# Task instructions
- A) Please print the portion of the flespi database article that opens with the words containing "flespi database system" and closes with "our top priority.", copying it word for word.
- B) Render this sentence from the flespi database article in Spanish: "Data storage system is one of the critical elements for any platform."

:: Selected extract

18 May, 2017

flespi database system

Data storage system is one of the critical elements for any platform. As in the case with most of flespi components we developed own database management system

Recently, I’ve posted an article with the description of flespi platform architecture describing MDB — our own database for storing telematics data — as one of the most important systems. We use it for storing messages from devices, channel logs, command execution results and in many other cases where large volumes of unstructured historical data records are operated.

When engineering database system for flespi we were primarily committed to performance, reliability and reasonable prices. Exactly in this order — performance was and still is our top priority.

big data

We evaluate performance by the number of messages per second we can fetch from a database and its variations over time when the database contains hundreds and thousands of terabytes of data. We also consider a delay we have for the operation, i.e. how many random operations per second we can have with and without constant load.

Our regular use case is that hundreds of thousands of devices send messages with a timestamp and 100-900 bytes of useful payload. These messages need to be sorted by device, then sorted again by time for this device, and finally stored in the database and read when there is a need.

Our performance target is to be able to fetch 500,000 messages per second in a block mode with LAN connectivity to the database and 100,000 messages per second in a random access mode when we can have 10,000 devices each containing 10 messages. From the disk storage, not from the cache, and with SATA drives (for a reasonable price).

In search of the ideal database system

We tested everything we’d found on the Internet — from non-relational DBMS like Oracle Berkeley DB, Symas LMDB, LevelDB to normal SQL-based RDBMS like PostgreSQL. We tested them with our special use case that we discovered while operating with a hundred thousands of devices in our Wialon Data Center and thousands of users and automation tools running reports and consuming large datasets.

We made a conclusion that all these libraries are really good when used on a small to medium dataset but upon reaching hundreds of terabytes they started to behave either slow or unstable. So we had no other choice but to implement own database management system — the one that fits all our requirements. Here is its scheme:

We split database management system into two components:

  • mdbctl processes — designed to provide HTTP REST API for database users, store metadata in PostgreSQL database, and provide transparent connection to mdb nodes that store actual data;
  • mdb nodes — designed to store telematics data in mmap-backed database file and synchronize its contents between other nodes upon request;

In PostgreSQL database we store metadata like shares, nodes information, and storage items distribution among shares.

::::
:: Exercise data

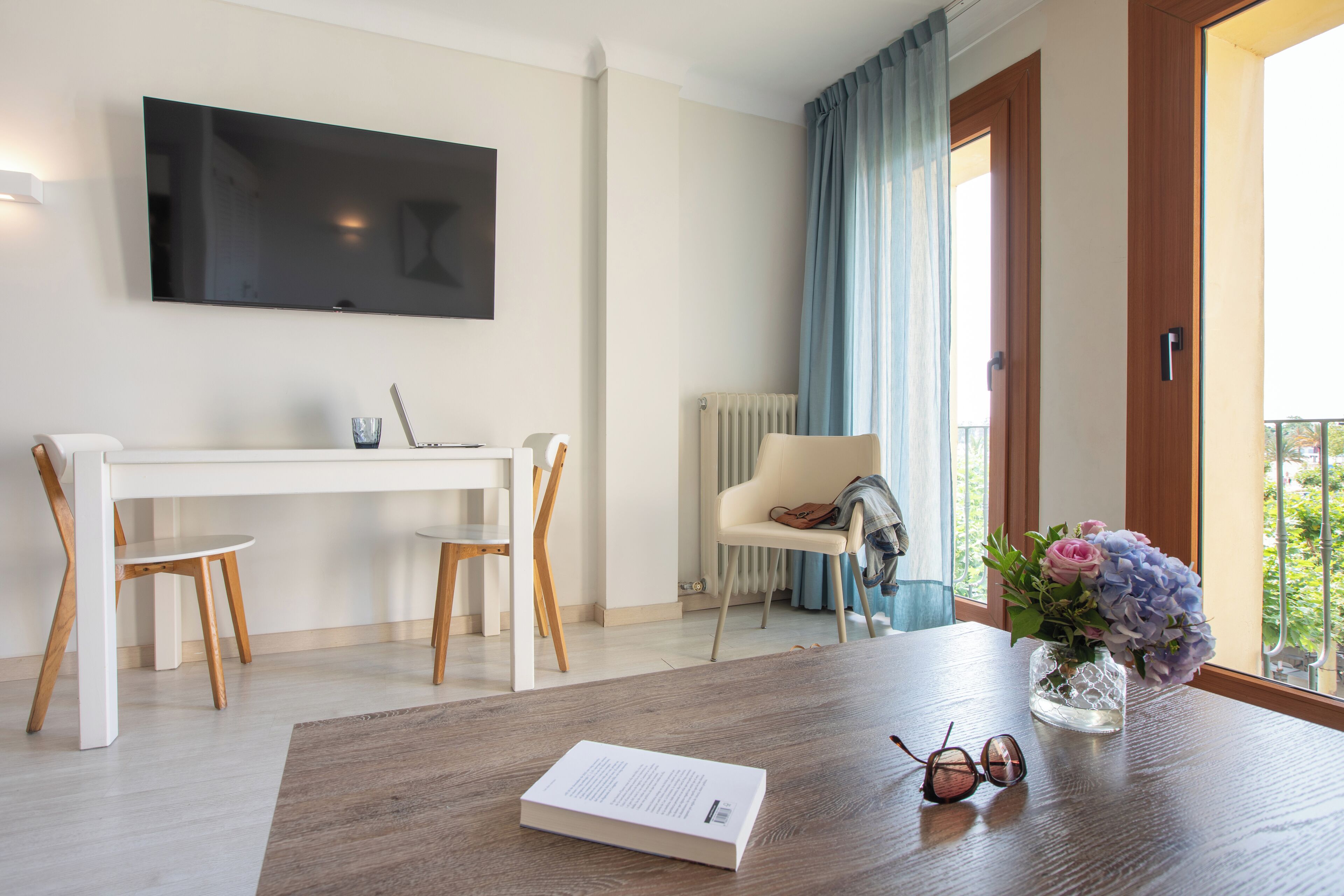 A modern room with a wooden dining table, a white desk, two wooden chairs, a TV mounted on the wall, a radiator, a window with blue curtains, and a vase with flowers on the table.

::::

# Answers given
- A)
flespi database system

Data storage system is one of the critical elements for any platform. As in the case with most of flespi components we developed own database management system

Recently, I’ve posted an article with the description of flespi platform architecture describing MDB — our own database for storing telematics data — as one of the most important systems. We use it for storing messages from devices, channel logs, command execution results and in many other cases where large volumes of unstructured historical data records are operated.

When engineering database system for flespi we were primarily committed to performance, reliability and reasonable prices. Exactly in this order — performance was and still is our top priority.

- B) El sistema de almacenamiento de datos es uno de los elementos críticos para cualquier plataforma.